Confused with type explicit declaration

Hi All,

I am a little confused with the error I am getting with passing arguments to functions that have explicit type declaration. Per my understanding one should be able to pass an Array{Float64,2} to a function that expects AbstractMatrix{AbstractFloat,2}. Below is a sample code that explains the issue.

The question is why am I getting error with predict1() and why I need to call convert(AbstractMatrix{AbstractFloat}, X) in predict2() to make the function execute successfully.

function rescale{T<:AbstractFloat}(X::AbstractMatrix{T}, μ::Vector{T}, σ::Vector{T})
  Xnew = (X .- μ') ./ σ'
end


immutable Scale
  μ::Vector{AbstractFloat}
  σ::Vector{AbstractFloat}

  function Scale{T<:AbstractFloat}(μ::Vector{T}, σ::Vector{T})
    new(μ, σ)
  end
end

function Scale{T<:AbstractFloat}(X::AbstractMatrix{T})
  μ = mean(X, 1) |> vec
  σ = std(X, 1) |> vec
  Scale(μ, σ)
end


function fit{T<:AbstractFloat}(::Type{Scale}, X::AbstractMatrix{T})
  cs = Scale(X)
end


function predict1{T<:AbstractFloat}(cs::Scale, X::AbstractMatrix{T})
  Xnew = rescale(X, cs.μ, cs.σ)
end

function predict2{T<:AbstractFloat}(cs::Scale, X::AbstractMatrix{T})
  Xnew = rescale(convert(AbstractMatrix{AbstractFloat}, X), cs.μ, cs.σ)
end


function test1()
  X = rand(100, 80)
  clf = Scale(X)
  predict1(clf, X)
end

function test2()
  X = rand(100, 80)
  clf = Scale(X)
  predict2(clf, X)
end

Error with predict1()

julia> test1()
ERROR: MethodError: no method matching rescale(::Array{Float64,2}, ::Array{AbstractFloat,1}, ::Array{AbstractFloat,1})
Closest candidates are:
  rescale{T<:AbstractFloat}(::AbstractArray{T<:AbstractFloat,2}, ::Array{T<:AbstractFloat,1}, ::Array{T<:AbstractFloat,1}) at REPL[1]:2
Stacktrace:
 [1] predict1 at ./REPL[5]:2 [inlined]
 [2] test1() at ./REPL[7]:4

Thanks

The reason is that in your definition Scale holds AbstracFloat, X holds Float64 and rescale requires common type T in three arguments.

If you define Scale as:

immutable Scale{T<:AbstractFloat}
  μ::Vector{T}
  σ::Vector{T}
end

Then Scale in test1 will hold Float64 and test1 will work (but then test2 will throw an error).

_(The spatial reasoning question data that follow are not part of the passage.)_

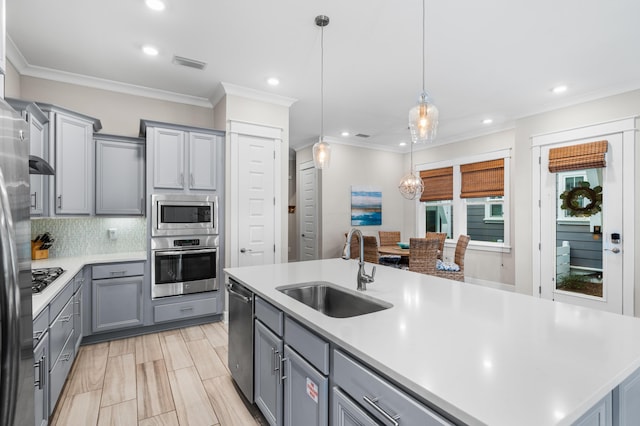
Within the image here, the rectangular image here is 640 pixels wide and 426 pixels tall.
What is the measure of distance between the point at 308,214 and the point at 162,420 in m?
4.99

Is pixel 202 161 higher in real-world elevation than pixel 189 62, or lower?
lower

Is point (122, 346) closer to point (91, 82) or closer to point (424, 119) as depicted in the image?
point (91, 82)

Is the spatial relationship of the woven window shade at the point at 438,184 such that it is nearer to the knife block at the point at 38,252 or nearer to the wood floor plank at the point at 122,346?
the wood floor plank at the point at 122,346

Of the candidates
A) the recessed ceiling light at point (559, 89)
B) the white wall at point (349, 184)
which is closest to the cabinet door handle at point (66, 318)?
the white wall at point (349, 184)

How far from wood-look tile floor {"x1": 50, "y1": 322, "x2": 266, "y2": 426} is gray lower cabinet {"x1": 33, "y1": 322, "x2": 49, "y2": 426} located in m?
0.30

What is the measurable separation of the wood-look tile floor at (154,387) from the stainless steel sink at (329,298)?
2.76ft

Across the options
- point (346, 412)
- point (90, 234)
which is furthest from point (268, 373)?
point (90, 234)

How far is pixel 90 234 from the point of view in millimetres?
3648

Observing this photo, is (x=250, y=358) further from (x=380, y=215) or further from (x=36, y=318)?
(x=380, y=215)

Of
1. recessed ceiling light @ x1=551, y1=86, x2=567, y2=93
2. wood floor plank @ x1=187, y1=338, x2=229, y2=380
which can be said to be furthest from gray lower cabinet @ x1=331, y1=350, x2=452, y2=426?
recessed ceiling light @ x1=551, y1=86, x2=567, y2=93

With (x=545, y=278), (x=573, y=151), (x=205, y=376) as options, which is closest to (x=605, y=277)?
(x=545, y=278)

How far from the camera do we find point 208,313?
3752mm

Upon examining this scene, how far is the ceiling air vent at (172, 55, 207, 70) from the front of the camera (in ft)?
10.5

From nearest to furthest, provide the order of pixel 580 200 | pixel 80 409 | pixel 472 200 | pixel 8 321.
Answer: pixel 8 321 < pixel 80 409 < pixel 580 200 < pixel 472 200
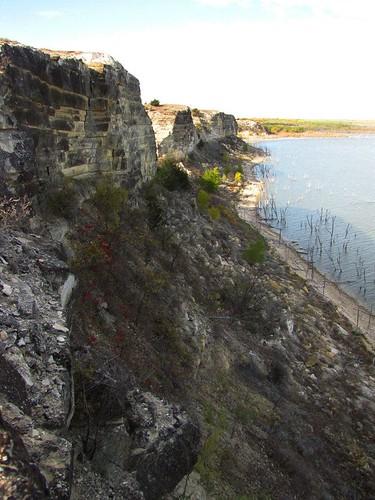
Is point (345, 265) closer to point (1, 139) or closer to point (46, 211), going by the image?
point (46, 211)

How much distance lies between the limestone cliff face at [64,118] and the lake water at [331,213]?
76.0 feet

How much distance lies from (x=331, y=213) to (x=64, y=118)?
47.3m

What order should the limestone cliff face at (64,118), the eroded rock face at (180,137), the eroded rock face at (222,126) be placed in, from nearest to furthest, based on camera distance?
the limestone cliff face at (64,118), the eroded rock face at (180,137), the eroded rock face at (222,126)

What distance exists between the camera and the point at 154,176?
32.8 metres

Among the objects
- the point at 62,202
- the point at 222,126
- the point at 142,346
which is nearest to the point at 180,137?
the point at 62,202

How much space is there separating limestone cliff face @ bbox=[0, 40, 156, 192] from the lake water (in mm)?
23156

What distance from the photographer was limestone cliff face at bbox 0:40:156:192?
Result: 43.7 feet

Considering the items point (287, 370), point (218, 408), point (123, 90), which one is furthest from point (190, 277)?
point (123, 90)

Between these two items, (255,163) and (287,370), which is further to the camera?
(255,163)

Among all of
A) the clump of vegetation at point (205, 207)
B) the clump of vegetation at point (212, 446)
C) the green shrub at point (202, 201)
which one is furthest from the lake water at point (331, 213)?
the clump of vegetation at point (212, 446)

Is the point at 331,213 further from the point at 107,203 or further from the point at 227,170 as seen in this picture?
the point at 107,203

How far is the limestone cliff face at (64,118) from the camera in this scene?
13305mm

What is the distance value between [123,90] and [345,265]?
2818 cm

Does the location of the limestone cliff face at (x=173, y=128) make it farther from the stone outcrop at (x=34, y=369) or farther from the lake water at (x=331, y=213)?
the stone outcrop at (x=34, y=369)
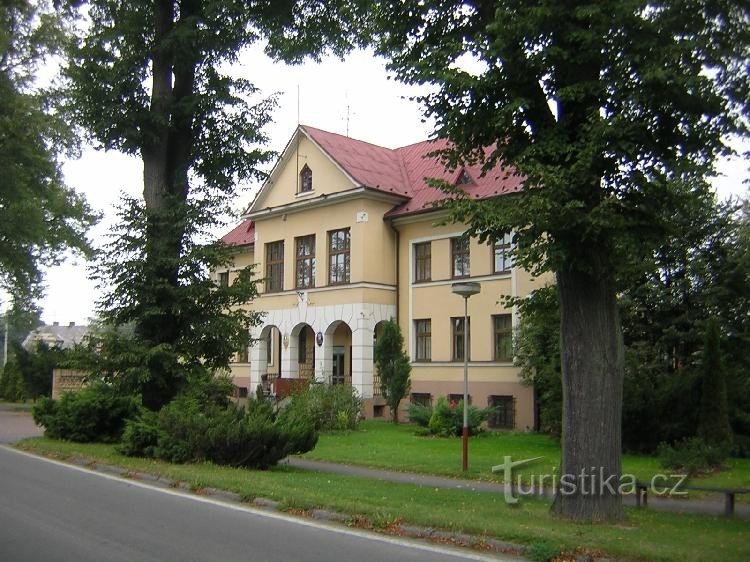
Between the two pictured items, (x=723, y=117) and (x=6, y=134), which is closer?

You might want to read about invariance in Julia documentation http://docs.julialang.org/en/stable/manual/types/#man-parametric-types.

2 Likes

Also note that this is just better for performance anyways. You never want to have unstrict typing of fields (when you can avoid it).